In previous versions I did the following in the controller:
$em = $this->getDoctrine()->getManager();
$a = new A();
$form = $this->createForm(new AType($em), $a);
Then in the AType I was able to use the $em in the constructor and continue to pass it down to the childs:
public function buildForm(FormBuilderInterface $builder, array $options)
{
$builder
->add('b', new BType($this->em))
;
}
And in BType.php I would do the same in the buildForm to pass the $em to CType.
The problem I am facing now is that in order for you to define embedded forms in symfony2 3.0+ you have to do something like this:
$form = $this->createForm(AType::class, $a);
Doing it this way without having access to the controller leaves me only (that I know of) with one option, defining the form as a service. With this option I have 2 problems, one is that as they specify in their documentation this should be used if the form is going to be used in several parts of your application, in this case this form is just going to be on one section of the application and I have that A-B-C hierarchy in order to have a proper database structure (something like a Company > Owner > Employee relationship). My other concern is that if I define the form as a service I am aware that I can use:
$form = $this->createForm('servicename', $a);
in the controller and that would inject the EntityManager, but what about BType and CType, how could I inject the EntityManager into them using AType as a service?

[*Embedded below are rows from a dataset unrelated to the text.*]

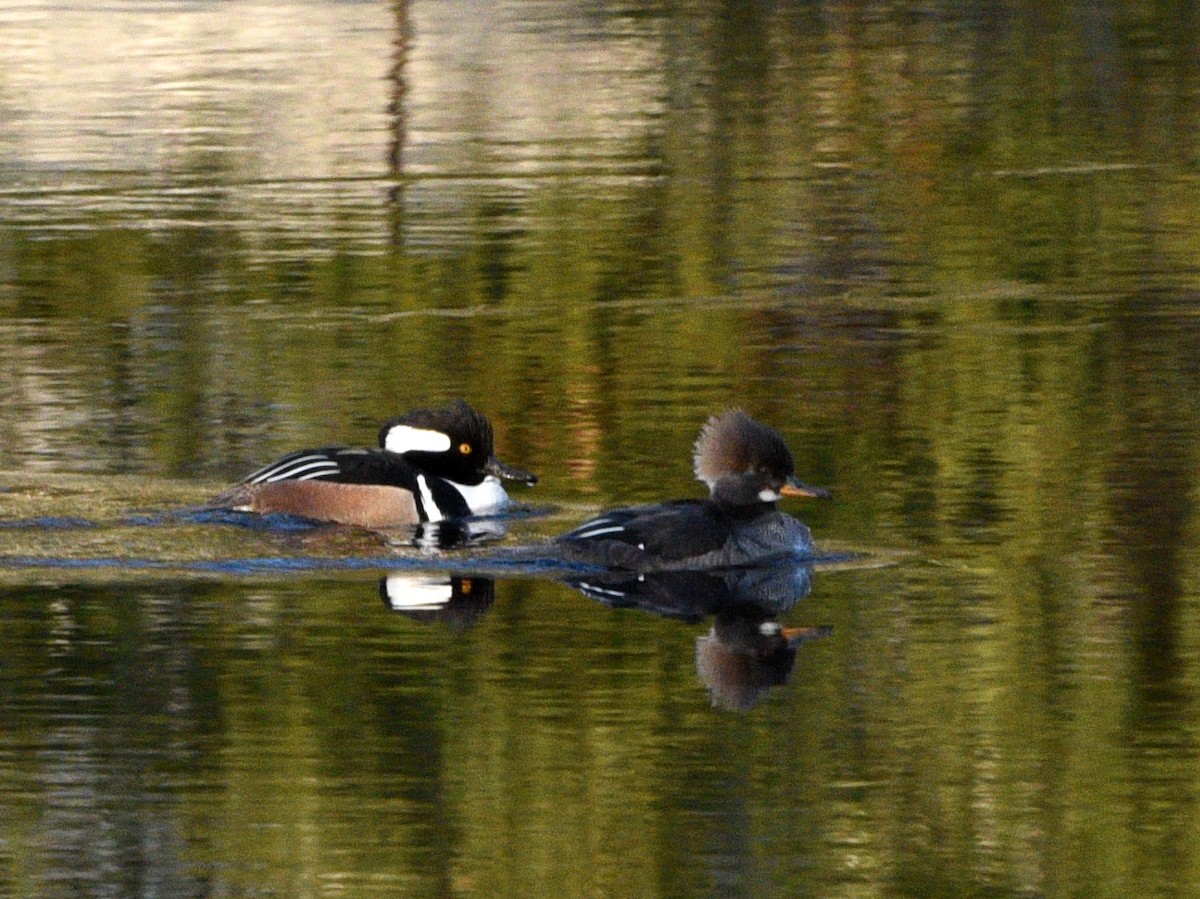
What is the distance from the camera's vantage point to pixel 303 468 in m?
11.1

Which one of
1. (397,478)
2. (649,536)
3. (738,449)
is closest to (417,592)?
(649,536)

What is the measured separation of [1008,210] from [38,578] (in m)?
10.5

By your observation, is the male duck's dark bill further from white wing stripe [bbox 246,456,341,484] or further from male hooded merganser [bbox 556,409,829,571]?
male hooded merganser [bbox 556,409,829,571]

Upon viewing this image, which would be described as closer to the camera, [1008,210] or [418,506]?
[418,506]

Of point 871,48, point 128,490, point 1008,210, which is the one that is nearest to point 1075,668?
point 128,490

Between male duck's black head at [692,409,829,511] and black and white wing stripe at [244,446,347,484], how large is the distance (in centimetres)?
168

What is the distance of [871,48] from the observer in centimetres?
2903

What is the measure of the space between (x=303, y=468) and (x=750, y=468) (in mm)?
1877

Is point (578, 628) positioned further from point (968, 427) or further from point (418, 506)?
point (968, 427)

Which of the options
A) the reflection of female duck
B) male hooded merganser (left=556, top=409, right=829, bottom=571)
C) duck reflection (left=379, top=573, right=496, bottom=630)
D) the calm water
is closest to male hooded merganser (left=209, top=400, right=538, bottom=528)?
the calm water

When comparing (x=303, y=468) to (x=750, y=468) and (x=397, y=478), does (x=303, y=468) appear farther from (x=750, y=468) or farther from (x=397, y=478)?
(x=750, y=468)

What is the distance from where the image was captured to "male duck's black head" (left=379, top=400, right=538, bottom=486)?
38.4 ft

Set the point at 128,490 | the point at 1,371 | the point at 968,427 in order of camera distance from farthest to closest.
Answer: the point at 1,371 < the point at 968,427 < the point at 128,490

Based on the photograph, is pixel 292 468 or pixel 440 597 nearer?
pixel 440 597
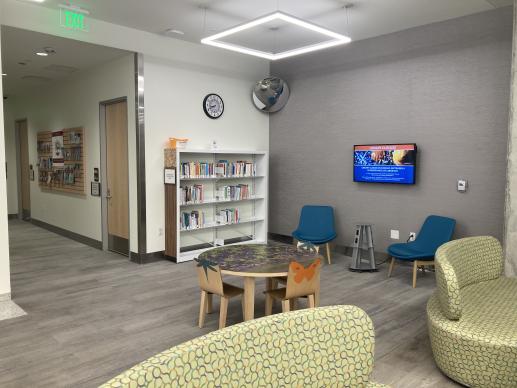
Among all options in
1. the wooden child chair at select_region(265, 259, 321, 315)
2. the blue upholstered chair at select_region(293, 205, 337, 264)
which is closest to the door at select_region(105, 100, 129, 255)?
the blue upholstered chair at select_region(293, 205, 337, 264)

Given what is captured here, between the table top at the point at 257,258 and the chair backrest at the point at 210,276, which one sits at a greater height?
the table top at the point at 257,258

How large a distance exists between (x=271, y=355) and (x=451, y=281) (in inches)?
64.0

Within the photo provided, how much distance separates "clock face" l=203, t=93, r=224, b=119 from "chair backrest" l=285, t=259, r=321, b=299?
12.3 feet

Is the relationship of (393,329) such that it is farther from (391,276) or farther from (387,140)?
(387,140)

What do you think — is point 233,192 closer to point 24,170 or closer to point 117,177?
point 117,177

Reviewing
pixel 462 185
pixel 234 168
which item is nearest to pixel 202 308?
pixel 234 168

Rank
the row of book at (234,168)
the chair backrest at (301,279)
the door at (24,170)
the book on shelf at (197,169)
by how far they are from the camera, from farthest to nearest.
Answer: the door at (24,170), the row of book at (234,168), the book on shelf at (197,169), the chair backrest at (301,279)

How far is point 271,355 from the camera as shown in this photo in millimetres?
1642

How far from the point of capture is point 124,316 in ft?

My last idea/attempt that I think is very ugly is defining A,B,C as a service and building the form in the controller.
Upvotes: 3
Views: 589
Reputation: 494
OK I figured this out with @Cerad
app.form.a:
class: AppBundle\Form\AType
arguments: ["@doctrine.orm.entity_manager"]
tags:
- { name: form.type, alias: app.form.a }
app.form.b:
class: AppBundle\Form\BType
arguments: ["@doctrine.orm.entity_manager"]
tags:
- { name: form.type, alias: app.form.b }
app.form.c:
class: AppBundle\Form\CType
arguments: ["@doctrine.orm.entity_manager"]
tags:
- { name: form.type, alias: app.form.c }
And then in the controller when you call:
$form = $this->createForm(AType::class, $a);
Apparently Symfony2 in the background looks for the service and injects the dependencies, my confusion was that before you had to call the service yourself when using createForm... I did not see any documentation about this..
Then, in the types when you do:
private $em;
public function __construct(EntityManager $em)
{
$this->em = $em;
}
/**
* @param FormBuilderInterface $builder
* @param array $options
*/
public function buildForm(FormBuilderInterface $builder, array $options)
{
$builder
->add('b', BType::class)
;
}
Symfony will take care of injecting the dependencies of BType as well if you define it as a service.
Thanks @Cerad! your comment made me perform this test!